I am so relieved to finally have a diagnosis- it's exactly what we thought it was in the beginning! Classic Hodgkin's Lymphoma, which is what 80% of HL patients have. The good news- it's the most curable! The bad news, it's stage IV B, which is the most advanced of the "classic" HL. It's scary, but Doctor Goy was very optimistic, saying he thinks I will be cured and back on my feet in no time.
The treatment plan involves two cycles of ICE (Ifosfamide, Carboplatin, & Etoposide) followed by PET scans and whatever else needed to see if my tumors are responding well. Each cycle involves 3 days in the hospital hooked to an IV through which the chemicals are administered. Then, 10 days of Neupogen injections I'll be taught to administer at home. Assuming the scans after the cycles go well, my stem cells will then be removed from my body to be frozen for later transfusion. I will then receive 6 days of high-dose chemotherapy (inpatient). Then I'll have 10-12 days of stem-cell transplantation (official name: peripheral blood stem-cell transplant) where I'll be spending each day in the hospital but at night will be allowed to stay at an apartment on hospital grounds.
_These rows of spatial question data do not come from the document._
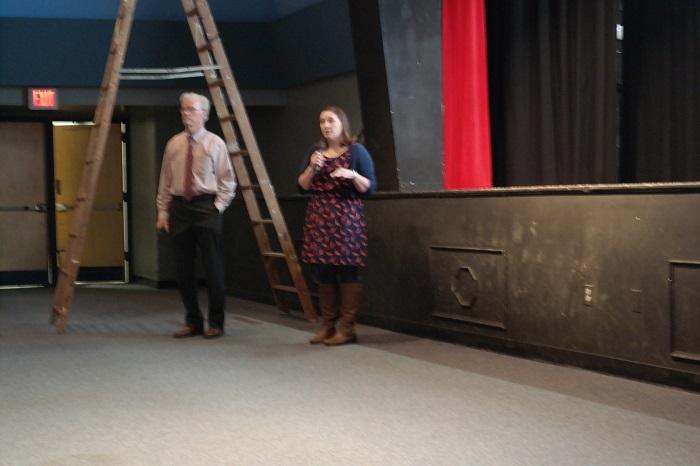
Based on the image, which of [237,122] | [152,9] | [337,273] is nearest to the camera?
[337,273]

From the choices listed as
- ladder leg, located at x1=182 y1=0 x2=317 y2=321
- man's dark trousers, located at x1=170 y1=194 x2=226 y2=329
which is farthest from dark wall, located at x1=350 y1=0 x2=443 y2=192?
man's dark trousers, located at x1=170 y1=194 x2=226 y2=329

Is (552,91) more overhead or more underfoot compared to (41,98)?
more underfoot

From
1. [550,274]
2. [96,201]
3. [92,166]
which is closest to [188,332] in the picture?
[92,166]

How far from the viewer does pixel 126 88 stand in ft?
34.4

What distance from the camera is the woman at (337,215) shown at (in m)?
6.21

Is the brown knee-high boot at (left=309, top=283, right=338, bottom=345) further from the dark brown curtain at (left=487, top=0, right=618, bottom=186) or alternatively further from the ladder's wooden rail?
the dark brown curtain at (left=487, top=0, right=618, bottom=186)

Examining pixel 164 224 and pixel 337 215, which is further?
pixel 164 224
I won't be able to be with my kids to ensure I don't get sick. However, I was told I might be able to see them for lunch in the hospital if I wear a mask and refrain from hugs and kisses! That will be a long several weeks!
Today's appointment was very emotional. We had to wait 2 hours again just to see the doctor. When he finally came in and said I had classic HL I heaved a sigh of relief and smiled at Adam. I even wrote "Yay!" in my planner. But then it was still scary- hearing I have stage 4, that I'll be having a stem-cell transplant, and that my brothers may have to be tested for a bone marrow match if the transplant doesn't go well. And of course, I'm sad to find out I'll be kept from seeing my family for long periods of time- though I know it could have been much worse!
Some things about today have really made me think though, and appreciate why it took so long to find this illness. At first I was angry when the doctor answered my question, "How long has this been growing in my body?" He looked surprised, almost like I should know the answer, and said, "years!" He said that in order to be this widespread, with as many tumors as I have, that it's been growing for years. The anger came after thinking of the yearly physicals I've been getting like clockwork. Why hadn't we caught this earlier? However, the more I thought about it, the more I felt a higher power at work. I have two children- ages 3 and 2. So this cancer has been growing for years? I recall too that I had chest pain with each pregnancy. It was especially bad during the month prior to conceiving Evan. I even went to see my family doc about it, and he prescribed a CT scan, as long as the pregnancy test came back negative. Well, it of course was positive, so I canceled the CT scan and had my precious Evan. Had I found the cancer before getting pregnant, I could have very well been sterilized by the treatment (it's a common side effect of stem-cell transplants). I can't imagine not having Evan as a part of our family.
So the overall outcome today was pretty good, all things considered. I will be going in to the hospital on Wednesday to begin my first round of ICE. I'm trying to decide what things to take with me so I can stay busy- wonder if one of my brothers will be sending me his PSP...? (Kidding brothers, I would never make you part with your precious PSP!) For sure I will be taking my laptop to keep my blog updated! I'd like to write more about my family and about how absolutely wonderful friends and family have been in supporting us- but I think I'll save that post for the long hours of the next few days. Thank you for following along and for your love and support!